しかし、現実には、朝鮮戦争勃発以来、冷戦終結後の今日に至るまで、あらゆる意味で日本の防衛、そして太平洋地域の安全保障は日本の生存のためには最重要な事柄でありつづけた。単に、日本人がそのことに触れたがらなかっただけなのではないだろうか。
日米安保体制、日米同盟という良好な関係が実は、連綿と続いていたことが、戦後の日本の平和に如何に貢献してきたかは、寧ろ、冷戦終結後の現在だからこそ、国民全体は冷静に理解を示し始めている。

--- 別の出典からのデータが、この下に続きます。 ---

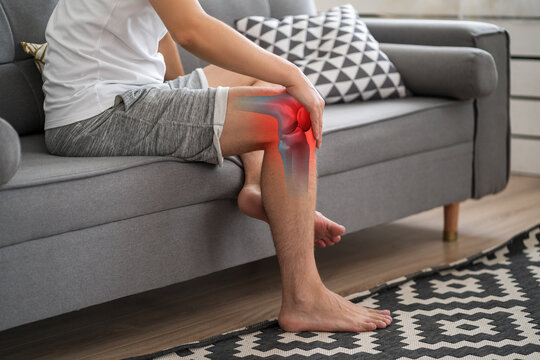 Knee pain, man suffering from osteoarthritis at home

この強固な日米同盟関係を支えてきたのは、実は、一度は太平洋で戦った、日米の海軍とそれを引き継いだ、米海軍と海上自衛隊の人々の深い友情があったからだと本書は説く。
このような友情がどのように芽生え、どのように育まれて継続されてきたのかを、実に丹念に資料を紐解き、又、インタビューを重ねてまとめた本書は、中々重厚だ。
友情は無私の交流と、相互の理解が不可欠だ。海の友情によって支えられてきたこの日米の友情関係が、政治レベル、国民レベルで広がることを大いに期待したいものだ。
ところで、著者の実父はあの、海軍をテーマにした著作で有名な阿川弘之だが、その子息が、同じく海をテーマにしてしっかり重厚な著作を行ったことは、何とも嬉しい思いがする。